Consumer Data Right (CDR) CX Guidelines
Project Overview
The Consumer Data Right (CDR) Discovery Program explored how to design a consent experience that could uphold both legal compliance and public trust as Australia rolled out its national open-data ecosystem.
I led the research and design program focused on consent management and revocation, helping shape how Australians understand, authorise, and control the sharing of their personal data across sectors such as banking, energy, and telecommunications.
The challenge was to operationalise Data Trust by Design in a live regulatory experiment—translating legislative intent into trustworthy, human-centred experiences.
Key Challenges
- Aligning to and challenging existing technical standards
- Ecosystem complexity and data use sensitivity
- Introduce hybrid Data Trust by Design research methodologies
- Legacy systems and processes to upgrade
Process & Methodology
This project combined systemic design, lean UX, and participatory research across government and industry contexts.
Methods included:
- Ecosystem mapping of consent flows and actor relationships.
- Research program design for two iterative participant studies.
- Development of low-fidelity prototypes exploring consent initiation, delegation, and revocation.

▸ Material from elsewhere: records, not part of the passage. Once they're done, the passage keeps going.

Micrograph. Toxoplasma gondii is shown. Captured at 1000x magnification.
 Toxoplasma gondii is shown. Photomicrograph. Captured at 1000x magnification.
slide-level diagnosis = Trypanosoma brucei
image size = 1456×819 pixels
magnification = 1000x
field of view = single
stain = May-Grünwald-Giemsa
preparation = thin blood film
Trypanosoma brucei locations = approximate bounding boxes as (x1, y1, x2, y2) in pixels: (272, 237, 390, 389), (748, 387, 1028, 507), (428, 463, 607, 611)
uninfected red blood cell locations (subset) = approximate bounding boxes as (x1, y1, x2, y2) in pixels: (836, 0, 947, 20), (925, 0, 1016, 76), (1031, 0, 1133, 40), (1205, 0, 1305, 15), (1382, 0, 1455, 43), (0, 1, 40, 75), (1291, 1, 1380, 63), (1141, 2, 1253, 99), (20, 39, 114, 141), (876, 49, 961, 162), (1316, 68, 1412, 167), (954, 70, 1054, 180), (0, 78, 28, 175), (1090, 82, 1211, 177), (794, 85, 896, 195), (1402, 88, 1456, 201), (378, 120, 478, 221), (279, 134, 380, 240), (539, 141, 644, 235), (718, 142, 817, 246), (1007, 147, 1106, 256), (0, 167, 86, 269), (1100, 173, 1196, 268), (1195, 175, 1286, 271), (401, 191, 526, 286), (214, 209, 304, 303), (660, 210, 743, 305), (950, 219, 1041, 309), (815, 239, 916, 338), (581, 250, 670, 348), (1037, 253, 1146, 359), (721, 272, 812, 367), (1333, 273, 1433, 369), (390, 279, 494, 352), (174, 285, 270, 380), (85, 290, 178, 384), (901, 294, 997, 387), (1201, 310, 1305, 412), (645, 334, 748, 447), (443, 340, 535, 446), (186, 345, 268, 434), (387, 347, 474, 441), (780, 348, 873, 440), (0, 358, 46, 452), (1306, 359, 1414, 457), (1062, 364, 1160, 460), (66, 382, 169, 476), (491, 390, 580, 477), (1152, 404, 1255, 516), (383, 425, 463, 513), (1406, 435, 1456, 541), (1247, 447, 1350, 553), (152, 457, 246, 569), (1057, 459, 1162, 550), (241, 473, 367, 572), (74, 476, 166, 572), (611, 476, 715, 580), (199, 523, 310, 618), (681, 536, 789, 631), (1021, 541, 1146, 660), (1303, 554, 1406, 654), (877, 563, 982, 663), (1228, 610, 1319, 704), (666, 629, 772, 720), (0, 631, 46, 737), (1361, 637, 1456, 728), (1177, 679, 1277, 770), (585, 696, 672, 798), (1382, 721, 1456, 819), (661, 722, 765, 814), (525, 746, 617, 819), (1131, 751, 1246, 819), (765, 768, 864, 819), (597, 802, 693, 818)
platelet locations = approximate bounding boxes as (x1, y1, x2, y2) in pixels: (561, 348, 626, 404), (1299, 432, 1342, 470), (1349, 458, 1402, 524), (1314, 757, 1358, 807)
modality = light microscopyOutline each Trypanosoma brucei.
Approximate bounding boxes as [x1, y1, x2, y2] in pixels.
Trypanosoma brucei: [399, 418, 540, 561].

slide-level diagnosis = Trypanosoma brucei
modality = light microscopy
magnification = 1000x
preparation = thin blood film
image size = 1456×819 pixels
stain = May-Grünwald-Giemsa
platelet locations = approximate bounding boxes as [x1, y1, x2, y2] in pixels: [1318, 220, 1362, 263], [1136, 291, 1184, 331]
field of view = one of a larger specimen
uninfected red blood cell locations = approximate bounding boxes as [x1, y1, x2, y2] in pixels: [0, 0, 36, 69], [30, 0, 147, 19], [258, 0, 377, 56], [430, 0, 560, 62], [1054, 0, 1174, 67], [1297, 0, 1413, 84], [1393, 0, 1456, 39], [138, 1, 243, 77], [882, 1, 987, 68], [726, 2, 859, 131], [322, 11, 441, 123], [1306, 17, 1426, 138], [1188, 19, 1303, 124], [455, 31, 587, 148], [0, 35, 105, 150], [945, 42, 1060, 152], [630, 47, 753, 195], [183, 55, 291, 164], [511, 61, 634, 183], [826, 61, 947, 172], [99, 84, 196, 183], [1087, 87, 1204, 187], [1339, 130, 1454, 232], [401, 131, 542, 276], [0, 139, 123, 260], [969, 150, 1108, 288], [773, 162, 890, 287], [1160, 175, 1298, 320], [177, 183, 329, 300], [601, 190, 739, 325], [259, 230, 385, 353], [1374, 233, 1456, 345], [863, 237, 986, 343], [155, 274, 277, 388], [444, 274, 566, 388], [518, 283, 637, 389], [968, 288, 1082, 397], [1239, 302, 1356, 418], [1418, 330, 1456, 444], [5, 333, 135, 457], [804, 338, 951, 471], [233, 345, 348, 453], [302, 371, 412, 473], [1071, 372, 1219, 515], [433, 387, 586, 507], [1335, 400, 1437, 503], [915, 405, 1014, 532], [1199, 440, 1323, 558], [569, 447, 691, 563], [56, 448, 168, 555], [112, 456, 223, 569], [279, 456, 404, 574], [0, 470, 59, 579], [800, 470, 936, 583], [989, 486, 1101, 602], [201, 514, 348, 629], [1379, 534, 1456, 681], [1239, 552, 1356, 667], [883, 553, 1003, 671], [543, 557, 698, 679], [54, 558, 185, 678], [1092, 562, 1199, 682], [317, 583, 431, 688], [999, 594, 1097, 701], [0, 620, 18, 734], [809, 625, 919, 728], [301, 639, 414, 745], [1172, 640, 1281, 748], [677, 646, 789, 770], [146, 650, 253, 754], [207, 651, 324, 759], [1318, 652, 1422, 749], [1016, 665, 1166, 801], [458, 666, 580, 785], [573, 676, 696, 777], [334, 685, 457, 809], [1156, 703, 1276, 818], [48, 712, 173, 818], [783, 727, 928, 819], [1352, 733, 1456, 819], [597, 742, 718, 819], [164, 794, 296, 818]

- Semi-structured interviews and contextual inquiry with consumers and service providers.
- Thematic analysis and synthesis into trust heuristics and design principles.
- Stakeholder playback sessions aligning policy, regulatory, and human factors.
- Creation of a reference architecture and service blueprint to inform the CDR standards team.
Results & Impact
This program set the foundation for ethical, user-centred consent across the Australian digital economy.
- Established the first consent-journey reference model for CDR participants.
- Introduced the Data Trust by Design framework into Australian standards research.
- Informed accreditation and governance guidelines for data recipients and holders.
- Influenced later policy updates on consent revocation and data portability.
- Demonstrated how design as inquiry can bridge regulation, technology, and lived experience.